It isn't wealth inequality or the existence of "insanely rich" per se, it's
the ever-growing sector of Americans who are excluded from wealth _and who no
longer see any realistic hope of changing that through their own efforts_.
It's the latter view that is a growing suicide motivator, IMHO.

------
roymurdock
_The mortality rate for white men and women ages 45-54 with less than a
college education increased markedly between 1999 and 2013, most likely
because of problems with legal and illegal drugs, alcohol and suicide, the
researchers concluded. Before then, death rates for that group dropped
steadily, and at a faster pace._

A graph in the article [0] shows a large spike in deaths by poisoning, a
modest increase in suicides and chronic liver disease, no change in diabetes,
and a decrease in lung cancer. So the authors quasi-conclude that the increase
in this demographic is due to underlying psychic pain (tough times post-
recession?) that causes people to overdose/die from alcohol poisoning.

There is a weird stat at the bottom of the article - according to the
"National Heroin Task Force" (who knew there was such a thing) 110 people
overdose on legal/illegal drugs every day. The CDC says that only 6 people die
from alcohol poisoning every day. So if we take those stats at face value,
which we probably shouldn't because the National Heroin Task Force has an
incentive to overblow the problem, then we would conclude that heroin is a
much larger problem than alcoholism across this demographic.

◇ ◇ ◇ ◇ ◇ ◇ ◇

Instructions for the task =
Please copy the forum thread between "There is a weird" and "across this demographic.", inclusive, replacing "every day" with "per day".

◇ ◇ ◇ ◇ ◇ ◇ ◇

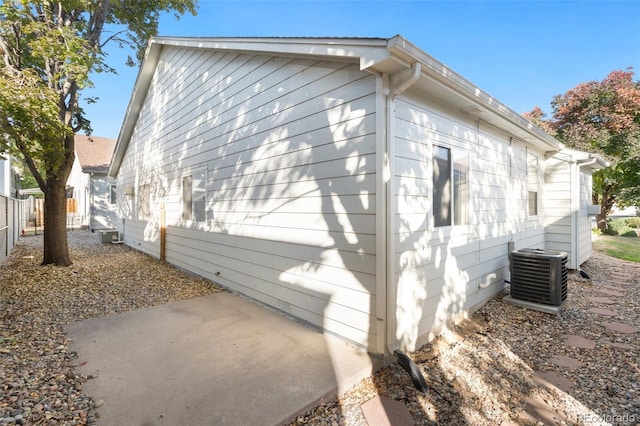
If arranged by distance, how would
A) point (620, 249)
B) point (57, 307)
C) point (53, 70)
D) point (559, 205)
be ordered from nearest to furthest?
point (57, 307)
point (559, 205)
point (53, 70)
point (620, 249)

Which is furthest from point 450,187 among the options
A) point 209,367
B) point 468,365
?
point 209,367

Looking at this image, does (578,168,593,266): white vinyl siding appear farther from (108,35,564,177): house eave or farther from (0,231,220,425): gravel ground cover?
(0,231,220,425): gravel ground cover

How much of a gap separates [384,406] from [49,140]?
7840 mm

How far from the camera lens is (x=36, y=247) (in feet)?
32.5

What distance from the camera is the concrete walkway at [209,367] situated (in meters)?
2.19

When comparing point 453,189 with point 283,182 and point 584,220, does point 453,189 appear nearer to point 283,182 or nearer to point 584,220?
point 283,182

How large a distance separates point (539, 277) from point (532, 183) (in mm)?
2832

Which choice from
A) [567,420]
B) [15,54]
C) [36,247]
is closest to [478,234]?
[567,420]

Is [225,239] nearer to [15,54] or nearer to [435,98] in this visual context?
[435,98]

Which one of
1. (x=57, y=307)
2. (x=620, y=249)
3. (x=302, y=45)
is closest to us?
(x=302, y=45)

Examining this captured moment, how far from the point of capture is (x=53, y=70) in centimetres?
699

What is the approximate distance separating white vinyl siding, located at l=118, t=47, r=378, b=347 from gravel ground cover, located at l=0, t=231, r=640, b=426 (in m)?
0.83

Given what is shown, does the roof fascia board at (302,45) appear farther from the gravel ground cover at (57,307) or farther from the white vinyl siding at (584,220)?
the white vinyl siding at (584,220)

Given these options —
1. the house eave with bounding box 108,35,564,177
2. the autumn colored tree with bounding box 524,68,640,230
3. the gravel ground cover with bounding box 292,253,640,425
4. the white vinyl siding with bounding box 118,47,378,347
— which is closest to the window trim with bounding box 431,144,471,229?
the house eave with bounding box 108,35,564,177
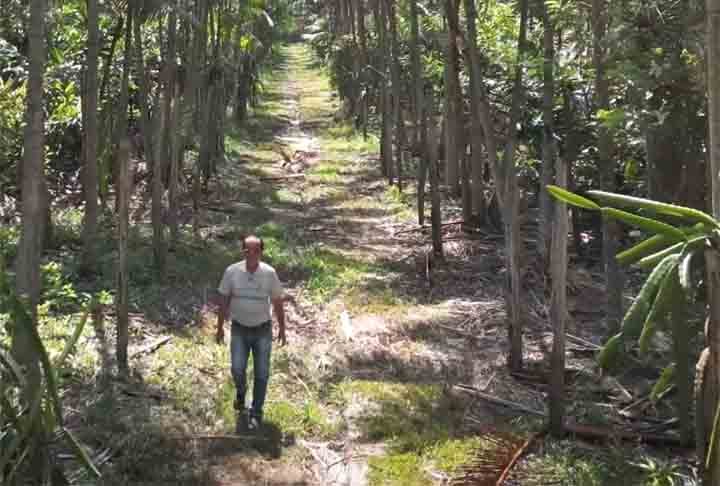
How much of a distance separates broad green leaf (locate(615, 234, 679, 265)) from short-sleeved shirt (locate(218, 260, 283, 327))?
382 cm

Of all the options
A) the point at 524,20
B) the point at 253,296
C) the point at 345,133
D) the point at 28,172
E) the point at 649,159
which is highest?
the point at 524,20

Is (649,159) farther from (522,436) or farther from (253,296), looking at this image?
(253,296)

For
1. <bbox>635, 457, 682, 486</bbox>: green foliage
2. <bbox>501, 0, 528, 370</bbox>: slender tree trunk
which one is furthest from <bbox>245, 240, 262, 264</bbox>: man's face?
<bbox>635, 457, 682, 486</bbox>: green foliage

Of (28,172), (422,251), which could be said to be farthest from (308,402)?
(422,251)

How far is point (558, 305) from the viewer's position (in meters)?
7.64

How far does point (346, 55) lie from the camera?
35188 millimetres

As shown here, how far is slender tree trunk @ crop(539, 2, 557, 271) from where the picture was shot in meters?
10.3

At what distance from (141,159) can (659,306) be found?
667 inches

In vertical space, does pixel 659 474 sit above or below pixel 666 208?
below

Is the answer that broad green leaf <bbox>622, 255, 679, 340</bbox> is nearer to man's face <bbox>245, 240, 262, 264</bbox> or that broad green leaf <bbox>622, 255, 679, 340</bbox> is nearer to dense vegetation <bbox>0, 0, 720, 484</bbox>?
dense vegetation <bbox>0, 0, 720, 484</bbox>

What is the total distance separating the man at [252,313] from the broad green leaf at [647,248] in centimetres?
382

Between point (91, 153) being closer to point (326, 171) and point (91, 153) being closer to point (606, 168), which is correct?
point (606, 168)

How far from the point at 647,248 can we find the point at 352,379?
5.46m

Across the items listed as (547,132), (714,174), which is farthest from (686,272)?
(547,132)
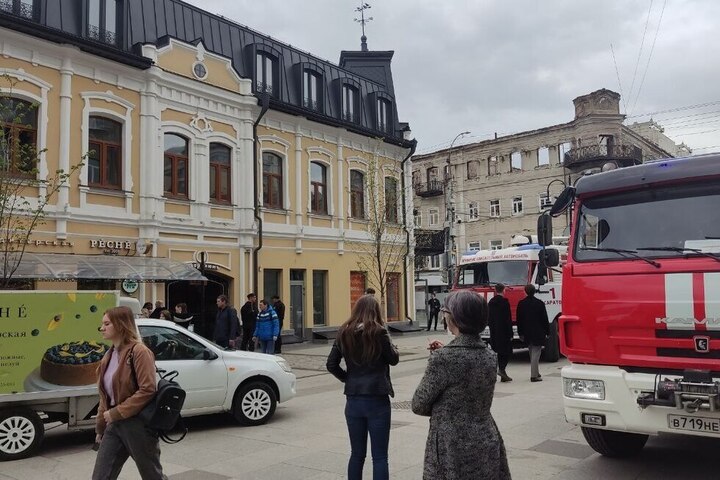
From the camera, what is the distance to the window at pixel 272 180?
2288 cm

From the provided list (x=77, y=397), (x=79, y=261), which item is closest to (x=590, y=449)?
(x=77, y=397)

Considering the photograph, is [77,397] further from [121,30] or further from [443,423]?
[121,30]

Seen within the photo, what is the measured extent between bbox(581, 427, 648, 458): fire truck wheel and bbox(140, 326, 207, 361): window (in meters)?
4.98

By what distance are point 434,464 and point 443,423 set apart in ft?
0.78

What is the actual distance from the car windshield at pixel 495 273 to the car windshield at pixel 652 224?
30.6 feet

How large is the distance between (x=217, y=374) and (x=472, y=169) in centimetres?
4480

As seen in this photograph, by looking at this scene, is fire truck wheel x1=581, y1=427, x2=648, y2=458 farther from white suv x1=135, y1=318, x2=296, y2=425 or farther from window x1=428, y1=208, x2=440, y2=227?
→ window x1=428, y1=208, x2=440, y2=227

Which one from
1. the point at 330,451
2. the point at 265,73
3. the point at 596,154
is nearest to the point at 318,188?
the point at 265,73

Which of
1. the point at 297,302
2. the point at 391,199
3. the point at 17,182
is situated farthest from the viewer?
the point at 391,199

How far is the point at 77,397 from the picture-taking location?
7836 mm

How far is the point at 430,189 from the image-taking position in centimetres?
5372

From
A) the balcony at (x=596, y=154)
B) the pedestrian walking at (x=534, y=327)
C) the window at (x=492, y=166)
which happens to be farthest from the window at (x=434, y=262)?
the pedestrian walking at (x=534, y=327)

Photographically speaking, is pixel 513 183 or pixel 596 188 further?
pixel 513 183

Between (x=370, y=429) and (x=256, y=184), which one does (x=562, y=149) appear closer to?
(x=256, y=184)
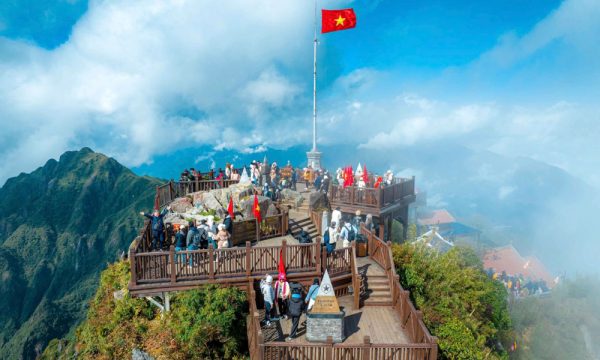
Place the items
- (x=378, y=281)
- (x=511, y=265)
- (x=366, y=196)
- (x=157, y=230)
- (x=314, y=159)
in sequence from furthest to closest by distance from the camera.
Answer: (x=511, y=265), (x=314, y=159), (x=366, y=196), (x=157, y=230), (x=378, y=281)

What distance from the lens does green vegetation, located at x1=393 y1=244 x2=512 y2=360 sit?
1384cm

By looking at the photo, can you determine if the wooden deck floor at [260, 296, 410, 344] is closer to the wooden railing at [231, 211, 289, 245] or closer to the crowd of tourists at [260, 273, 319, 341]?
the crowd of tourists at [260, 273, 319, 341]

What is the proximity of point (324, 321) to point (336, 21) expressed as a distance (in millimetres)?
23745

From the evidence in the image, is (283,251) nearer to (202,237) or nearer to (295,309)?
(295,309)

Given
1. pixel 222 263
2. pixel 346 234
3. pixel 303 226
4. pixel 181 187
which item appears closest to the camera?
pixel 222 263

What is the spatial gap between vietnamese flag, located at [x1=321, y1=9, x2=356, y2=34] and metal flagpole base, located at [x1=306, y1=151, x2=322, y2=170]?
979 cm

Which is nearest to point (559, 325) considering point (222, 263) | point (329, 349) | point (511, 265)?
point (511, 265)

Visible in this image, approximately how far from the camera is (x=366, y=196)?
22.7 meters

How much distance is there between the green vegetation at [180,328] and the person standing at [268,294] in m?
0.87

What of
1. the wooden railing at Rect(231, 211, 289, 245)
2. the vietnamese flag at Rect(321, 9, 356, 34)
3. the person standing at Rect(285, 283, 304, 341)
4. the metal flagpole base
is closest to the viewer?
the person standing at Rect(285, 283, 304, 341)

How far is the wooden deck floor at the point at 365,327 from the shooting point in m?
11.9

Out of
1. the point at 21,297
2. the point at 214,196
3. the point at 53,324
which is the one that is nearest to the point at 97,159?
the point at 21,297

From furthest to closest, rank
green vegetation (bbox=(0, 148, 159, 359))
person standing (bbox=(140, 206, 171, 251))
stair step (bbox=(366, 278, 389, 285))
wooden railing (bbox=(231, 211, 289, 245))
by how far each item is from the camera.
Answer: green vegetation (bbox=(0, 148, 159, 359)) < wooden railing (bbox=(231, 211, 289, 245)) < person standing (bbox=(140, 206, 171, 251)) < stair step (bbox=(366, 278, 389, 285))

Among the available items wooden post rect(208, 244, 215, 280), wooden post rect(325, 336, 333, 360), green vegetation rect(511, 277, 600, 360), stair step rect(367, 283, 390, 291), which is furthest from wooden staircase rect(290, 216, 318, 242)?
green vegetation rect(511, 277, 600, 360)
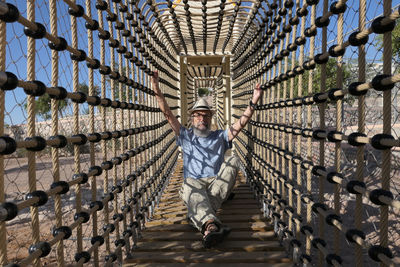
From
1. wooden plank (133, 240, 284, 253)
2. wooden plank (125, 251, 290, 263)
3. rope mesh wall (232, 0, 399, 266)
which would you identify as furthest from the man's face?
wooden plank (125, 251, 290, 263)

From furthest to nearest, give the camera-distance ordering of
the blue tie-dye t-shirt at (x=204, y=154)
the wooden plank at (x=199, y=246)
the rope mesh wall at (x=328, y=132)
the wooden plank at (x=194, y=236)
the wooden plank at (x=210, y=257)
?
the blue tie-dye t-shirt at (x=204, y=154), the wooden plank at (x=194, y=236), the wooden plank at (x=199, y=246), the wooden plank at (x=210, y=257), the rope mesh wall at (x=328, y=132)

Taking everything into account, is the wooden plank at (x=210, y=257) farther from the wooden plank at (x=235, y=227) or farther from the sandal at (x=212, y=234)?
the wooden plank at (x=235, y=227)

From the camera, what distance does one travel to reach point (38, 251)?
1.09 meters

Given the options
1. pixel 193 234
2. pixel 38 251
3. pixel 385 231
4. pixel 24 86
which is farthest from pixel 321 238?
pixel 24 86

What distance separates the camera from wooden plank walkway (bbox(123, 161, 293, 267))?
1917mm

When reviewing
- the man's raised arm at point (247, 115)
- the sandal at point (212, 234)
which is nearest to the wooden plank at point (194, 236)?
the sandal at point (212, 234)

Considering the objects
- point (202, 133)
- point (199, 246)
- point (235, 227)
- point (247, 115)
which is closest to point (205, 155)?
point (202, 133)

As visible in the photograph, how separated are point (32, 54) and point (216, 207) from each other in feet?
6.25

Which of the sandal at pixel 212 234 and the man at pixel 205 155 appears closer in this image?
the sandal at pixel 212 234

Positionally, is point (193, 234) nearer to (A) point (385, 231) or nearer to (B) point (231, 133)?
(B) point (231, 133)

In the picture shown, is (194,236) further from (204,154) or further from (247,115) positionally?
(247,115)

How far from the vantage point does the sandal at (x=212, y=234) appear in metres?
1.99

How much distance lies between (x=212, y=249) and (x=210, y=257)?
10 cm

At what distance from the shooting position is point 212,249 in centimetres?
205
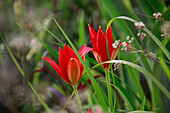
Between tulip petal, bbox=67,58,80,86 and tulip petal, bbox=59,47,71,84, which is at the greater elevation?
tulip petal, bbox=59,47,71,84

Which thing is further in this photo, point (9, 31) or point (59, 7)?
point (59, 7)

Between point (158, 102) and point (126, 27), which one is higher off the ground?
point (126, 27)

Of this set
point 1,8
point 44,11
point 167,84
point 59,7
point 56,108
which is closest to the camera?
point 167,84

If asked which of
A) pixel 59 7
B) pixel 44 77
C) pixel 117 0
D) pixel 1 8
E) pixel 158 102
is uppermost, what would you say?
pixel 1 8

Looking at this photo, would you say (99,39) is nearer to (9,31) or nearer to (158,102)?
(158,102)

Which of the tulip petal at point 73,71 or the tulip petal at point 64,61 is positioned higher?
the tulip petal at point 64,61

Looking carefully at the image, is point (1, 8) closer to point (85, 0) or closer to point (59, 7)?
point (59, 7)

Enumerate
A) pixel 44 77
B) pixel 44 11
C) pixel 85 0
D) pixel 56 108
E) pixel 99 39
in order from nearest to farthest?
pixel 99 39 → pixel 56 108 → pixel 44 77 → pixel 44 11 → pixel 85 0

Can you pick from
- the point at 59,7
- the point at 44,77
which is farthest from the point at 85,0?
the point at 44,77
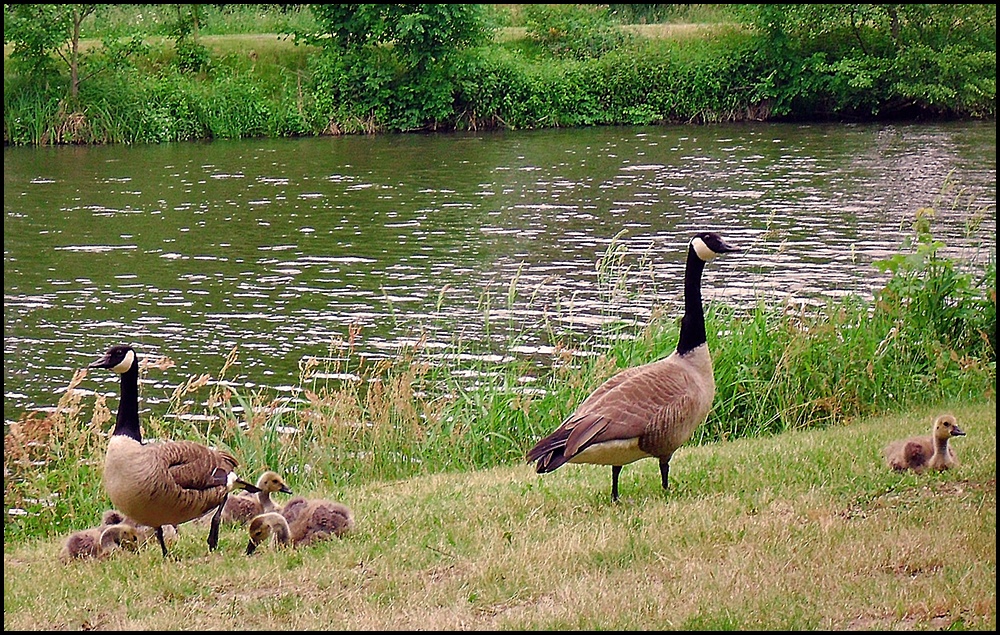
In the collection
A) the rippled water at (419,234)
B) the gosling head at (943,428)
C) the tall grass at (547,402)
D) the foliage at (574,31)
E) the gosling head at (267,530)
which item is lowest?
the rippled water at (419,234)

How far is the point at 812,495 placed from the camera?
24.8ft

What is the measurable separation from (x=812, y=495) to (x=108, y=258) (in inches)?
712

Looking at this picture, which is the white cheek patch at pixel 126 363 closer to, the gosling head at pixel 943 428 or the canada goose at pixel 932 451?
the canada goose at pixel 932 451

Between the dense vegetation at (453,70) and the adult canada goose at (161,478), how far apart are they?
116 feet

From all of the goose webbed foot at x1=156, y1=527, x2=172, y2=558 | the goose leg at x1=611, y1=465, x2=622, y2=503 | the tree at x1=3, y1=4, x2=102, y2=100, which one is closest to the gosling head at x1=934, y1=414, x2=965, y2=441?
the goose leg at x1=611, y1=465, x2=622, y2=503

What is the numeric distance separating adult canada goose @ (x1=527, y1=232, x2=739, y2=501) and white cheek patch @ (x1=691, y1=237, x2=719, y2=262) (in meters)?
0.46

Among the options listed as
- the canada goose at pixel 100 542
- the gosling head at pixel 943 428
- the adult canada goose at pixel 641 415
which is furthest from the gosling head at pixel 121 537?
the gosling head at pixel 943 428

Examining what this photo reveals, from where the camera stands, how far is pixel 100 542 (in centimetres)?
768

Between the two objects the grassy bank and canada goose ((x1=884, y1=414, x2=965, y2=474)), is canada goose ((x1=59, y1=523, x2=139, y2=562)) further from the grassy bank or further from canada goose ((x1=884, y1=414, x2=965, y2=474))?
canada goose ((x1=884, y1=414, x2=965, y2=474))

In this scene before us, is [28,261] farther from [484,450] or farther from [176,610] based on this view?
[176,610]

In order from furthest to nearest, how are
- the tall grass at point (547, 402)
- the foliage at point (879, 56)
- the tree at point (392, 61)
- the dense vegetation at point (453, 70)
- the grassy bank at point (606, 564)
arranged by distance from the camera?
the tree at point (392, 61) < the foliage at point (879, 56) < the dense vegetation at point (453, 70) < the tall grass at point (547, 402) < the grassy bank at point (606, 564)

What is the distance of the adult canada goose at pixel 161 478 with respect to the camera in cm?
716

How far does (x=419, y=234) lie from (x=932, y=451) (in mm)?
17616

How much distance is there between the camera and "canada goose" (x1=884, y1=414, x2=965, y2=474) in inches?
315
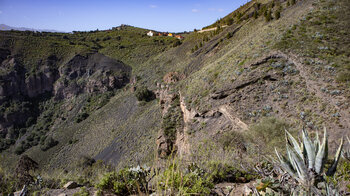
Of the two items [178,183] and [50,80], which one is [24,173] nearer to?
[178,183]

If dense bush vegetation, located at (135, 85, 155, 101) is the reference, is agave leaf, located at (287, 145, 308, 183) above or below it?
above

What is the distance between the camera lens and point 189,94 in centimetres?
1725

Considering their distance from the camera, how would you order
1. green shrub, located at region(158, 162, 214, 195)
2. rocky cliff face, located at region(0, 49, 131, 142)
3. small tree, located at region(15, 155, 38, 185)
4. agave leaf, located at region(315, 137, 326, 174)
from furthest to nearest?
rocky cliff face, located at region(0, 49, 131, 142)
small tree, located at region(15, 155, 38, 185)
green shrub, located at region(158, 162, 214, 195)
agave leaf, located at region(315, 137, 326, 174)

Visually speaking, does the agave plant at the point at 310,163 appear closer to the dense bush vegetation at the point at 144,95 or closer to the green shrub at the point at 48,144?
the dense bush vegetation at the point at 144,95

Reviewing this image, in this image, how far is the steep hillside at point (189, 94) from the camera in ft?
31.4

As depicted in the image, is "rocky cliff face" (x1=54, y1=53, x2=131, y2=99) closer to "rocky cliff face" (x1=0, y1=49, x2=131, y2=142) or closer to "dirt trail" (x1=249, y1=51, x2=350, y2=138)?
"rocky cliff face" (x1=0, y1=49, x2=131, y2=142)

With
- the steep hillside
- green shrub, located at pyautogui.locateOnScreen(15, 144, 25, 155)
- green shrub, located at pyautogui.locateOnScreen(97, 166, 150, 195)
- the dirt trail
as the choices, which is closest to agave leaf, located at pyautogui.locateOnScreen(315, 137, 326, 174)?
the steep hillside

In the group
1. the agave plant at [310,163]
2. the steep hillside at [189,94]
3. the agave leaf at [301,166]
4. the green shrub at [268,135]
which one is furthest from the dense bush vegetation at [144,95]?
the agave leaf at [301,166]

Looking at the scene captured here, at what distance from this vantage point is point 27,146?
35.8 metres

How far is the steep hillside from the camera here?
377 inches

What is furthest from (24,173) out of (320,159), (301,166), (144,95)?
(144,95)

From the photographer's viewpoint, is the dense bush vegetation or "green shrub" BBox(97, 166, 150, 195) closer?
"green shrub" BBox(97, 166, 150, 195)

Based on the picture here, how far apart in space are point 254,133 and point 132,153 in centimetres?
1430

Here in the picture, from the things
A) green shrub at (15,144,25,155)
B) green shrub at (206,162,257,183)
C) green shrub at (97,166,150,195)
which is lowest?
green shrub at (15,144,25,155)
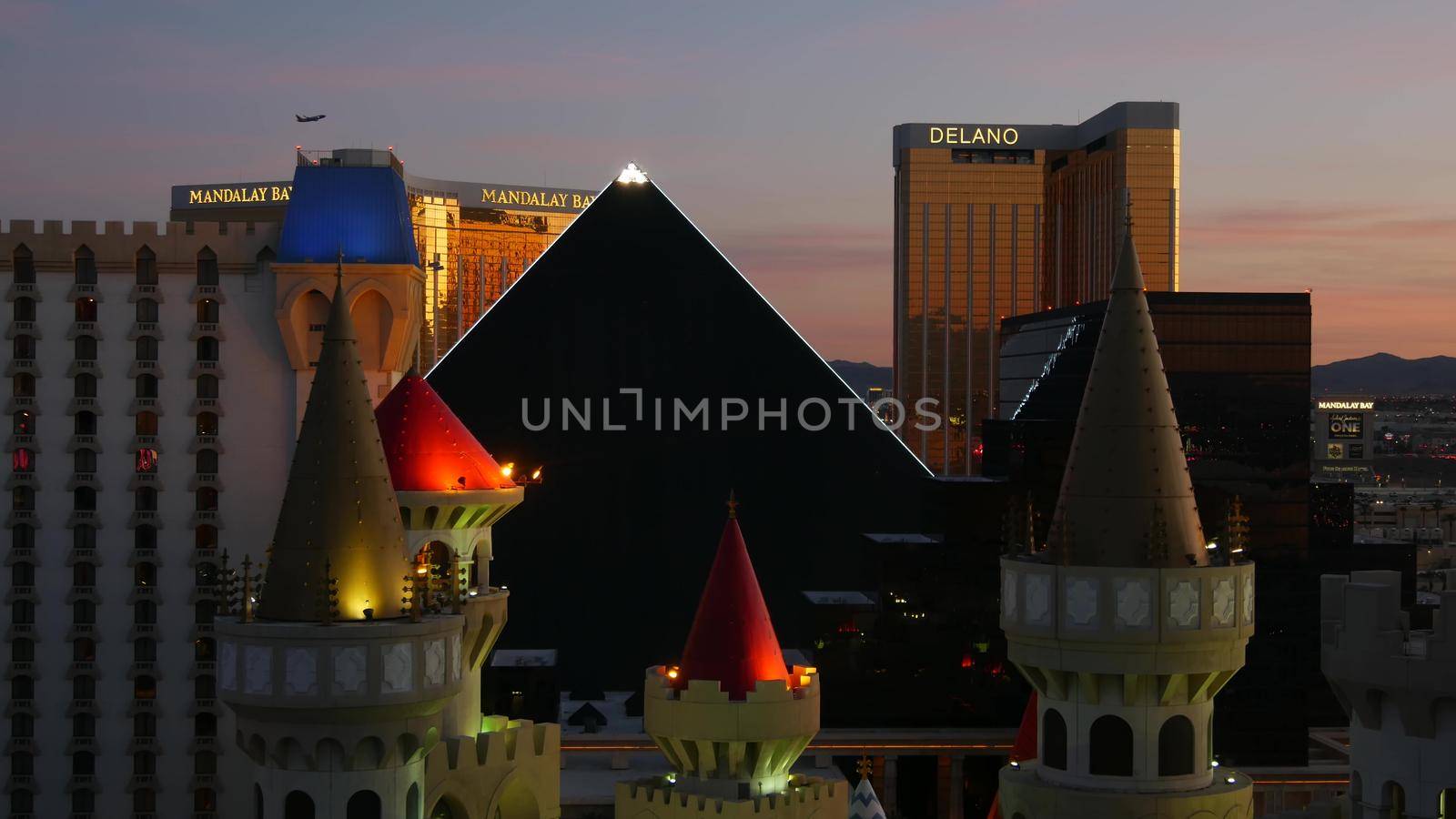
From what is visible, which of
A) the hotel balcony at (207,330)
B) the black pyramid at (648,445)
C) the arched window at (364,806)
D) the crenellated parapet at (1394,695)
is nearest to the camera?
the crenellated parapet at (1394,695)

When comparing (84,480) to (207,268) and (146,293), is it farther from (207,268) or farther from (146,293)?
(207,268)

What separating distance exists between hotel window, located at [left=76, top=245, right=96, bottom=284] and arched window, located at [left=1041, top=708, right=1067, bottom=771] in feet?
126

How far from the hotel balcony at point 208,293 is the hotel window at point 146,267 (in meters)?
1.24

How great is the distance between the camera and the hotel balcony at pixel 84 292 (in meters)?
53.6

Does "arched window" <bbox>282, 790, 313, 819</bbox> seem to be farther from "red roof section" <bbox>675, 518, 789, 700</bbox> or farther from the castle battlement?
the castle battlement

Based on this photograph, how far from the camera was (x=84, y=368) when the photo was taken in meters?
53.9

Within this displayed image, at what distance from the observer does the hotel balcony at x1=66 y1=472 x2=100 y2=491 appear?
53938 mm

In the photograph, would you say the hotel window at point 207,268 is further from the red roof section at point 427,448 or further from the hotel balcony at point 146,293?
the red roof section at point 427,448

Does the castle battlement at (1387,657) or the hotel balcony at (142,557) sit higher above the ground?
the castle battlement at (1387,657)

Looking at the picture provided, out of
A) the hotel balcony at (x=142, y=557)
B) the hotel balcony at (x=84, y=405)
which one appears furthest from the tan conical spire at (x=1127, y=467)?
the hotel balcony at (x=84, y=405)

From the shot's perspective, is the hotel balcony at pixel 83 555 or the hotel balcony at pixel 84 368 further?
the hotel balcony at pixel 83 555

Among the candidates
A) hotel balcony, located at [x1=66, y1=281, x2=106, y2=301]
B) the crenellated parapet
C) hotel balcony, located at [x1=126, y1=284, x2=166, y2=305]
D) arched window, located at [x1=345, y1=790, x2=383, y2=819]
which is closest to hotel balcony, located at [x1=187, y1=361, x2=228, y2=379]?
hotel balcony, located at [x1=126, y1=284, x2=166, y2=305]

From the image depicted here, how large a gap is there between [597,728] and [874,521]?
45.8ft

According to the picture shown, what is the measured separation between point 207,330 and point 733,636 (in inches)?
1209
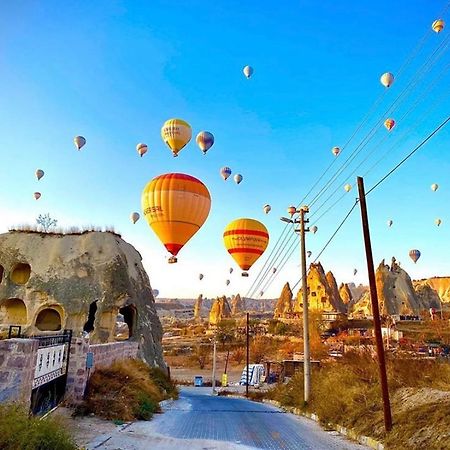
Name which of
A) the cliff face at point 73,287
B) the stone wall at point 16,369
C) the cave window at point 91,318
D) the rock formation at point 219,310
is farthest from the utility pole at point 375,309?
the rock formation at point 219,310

◇ ◇ ◇ ◇ ◇ ◇ ◇

Your response =
There is a weird stat at the bottom of the article - according to the
"National Heroin Task Force" (who knew there was such a thing) 110 people
overdose on legal/illegal drugs per day. The CDC says that only 6 people die
from alcohol poisoning per day. So if we take those stats at face value,
which we probably shouldn't because the National Heroin Task Force has an
incentive to overblow the problem, then we would conclude that heroin is a
much larger problem than alcoholism across this demographic.